From: Los Angeles, CA, USA
Originally called Nightshift, this band was discovered in 1969 by Druids Of Stonehenge producer Jerry Goldstein while they were backing football star Deacon Jones (a defensive end for the L.A. Rams) during his singing performances in a small club in L.A. Goldstein suggested the band as possible collaborators with former Animals lead singer Eric Burdon, who along with harmonica player Lee Oskar had been searching L.A. clubs for a new act.
After witnessing Nightshift in concert, Burdon took charge of the group, giving them the provocative new name War and replacing two of their horn players with Oskar. To develop material, War began playing marathon concert jams over which Burdon would free-associate lyrics. In August 1969, Burdon and War entered the studio for the first time, and after some more touring, recorded their first LP, 1970's Eric Burdon Declares "War". The album contains the spaced-out 'Spill The Wine', which was a smash hit, climbing to #3 on the U.S. charts and establishing the group in the public eye.
A second album (The Black Man's Burdon) was released before the end of 1970, and over the course of two records, documents the group's increasingly long improvisations (as well as Burdon's growing tendency to ramble).

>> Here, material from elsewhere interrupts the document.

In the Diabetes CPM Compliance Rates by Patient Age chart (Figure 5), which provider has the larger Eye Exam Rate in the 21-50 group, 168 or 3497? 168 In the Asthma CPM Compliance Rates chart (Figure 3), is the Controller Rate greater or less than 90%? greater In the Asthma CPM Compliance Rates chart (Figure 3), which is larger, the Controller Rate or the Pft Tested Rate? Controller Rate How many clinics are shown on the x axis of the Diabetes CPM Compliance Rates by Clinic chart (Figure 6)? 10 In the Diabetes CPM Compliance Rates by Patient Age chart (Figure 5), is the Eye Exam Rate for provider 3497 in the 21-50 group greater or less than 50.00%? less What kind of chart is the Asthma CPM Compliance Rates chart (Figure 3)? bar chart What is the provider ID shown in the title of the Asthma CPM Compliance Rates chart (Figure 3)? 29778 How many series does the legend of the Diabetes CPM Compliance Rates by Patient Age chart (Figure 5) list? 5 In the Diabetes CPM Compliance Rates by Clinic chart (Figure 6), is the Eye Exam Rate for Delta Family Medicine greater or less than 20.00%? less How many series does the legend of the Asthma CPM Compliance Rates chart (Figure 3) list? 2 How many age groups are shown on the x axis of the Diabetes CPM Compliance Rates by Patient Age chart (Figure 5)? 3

Burdon's contract allowed War to be signed separately, and they soon secured a deal with United Artists, intending to record on their own as well as maintaining their partnership with Burdon. Burdon however, citing exhaustion, suddenly quit War during the middle of the group's European tour in 1971, spelling the beginning of the end. He rejoined War for a final U.S. tour and then left for good.

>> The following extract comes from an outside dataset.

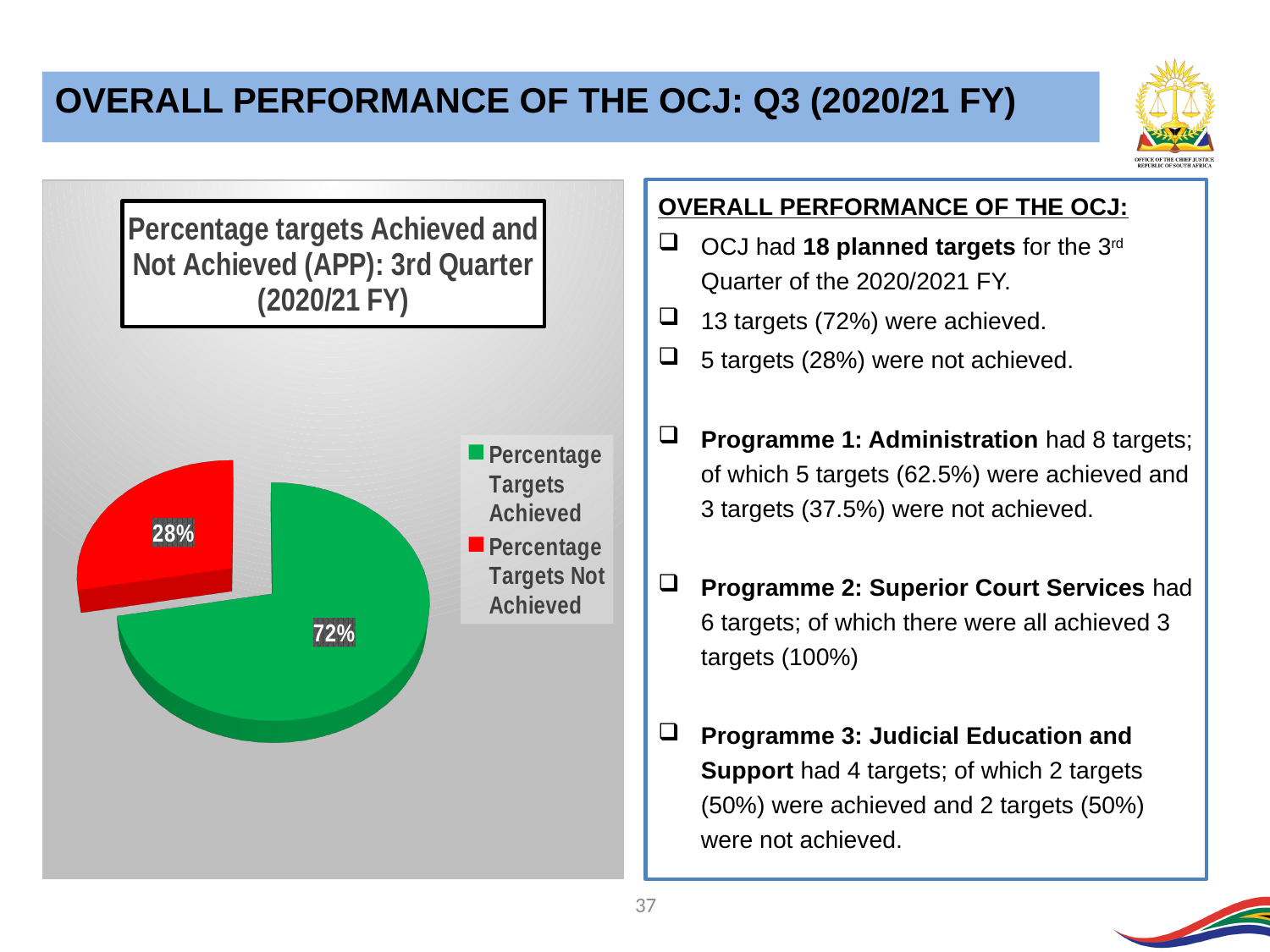
What is the difference in percentage points between the Percentage Targets Achieved slice and the Percentage Targets Not Achieved slice? 44 percentage points What colour is the Percentage Targets Not Achieved slice in the pie chart? Red What kind of chart is shown on the slide? Pie chart Which slice of the pie chart is the smallest? Percentage Targets Not Achieved Which is larger: the Percentage Targets Achieved slice or the Percentage Targets Not Achieved slice? Percentage Targets Achieved How many entries does the legend of the pie chart list? 2 What is the title of the pie chart? Percentage targets Achieved and Not Achieved (APP): 3rd Quarter (2020/21 FY) What percentage of targets were achieved according to the pie chart? 72% How many slices does the pie chart have? 2 Which slice of the pie chart is the largest? Percentage Targets Achieved What percentage of targets were not achieved according to the pie chart? 28% What share of the pie does the Percentage Targets Achieved slice represent? 72%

With Burdon gone, War continued to record and tour successfully throughout the 70s. Their 1972 LP (The World Is A Ghetto) produced two Top 10 hits with 'Cisco Kid' and the album's title track. Their 1975 LP (Why Can't We Be Friends?) also generated two Top 10 hits with 'Low Rider' and the album's title track. They continued to record and tour throughout the 80s and 90s with various lineup changes, but were never able to reach a level of success even remotely close to what they had in the 70s.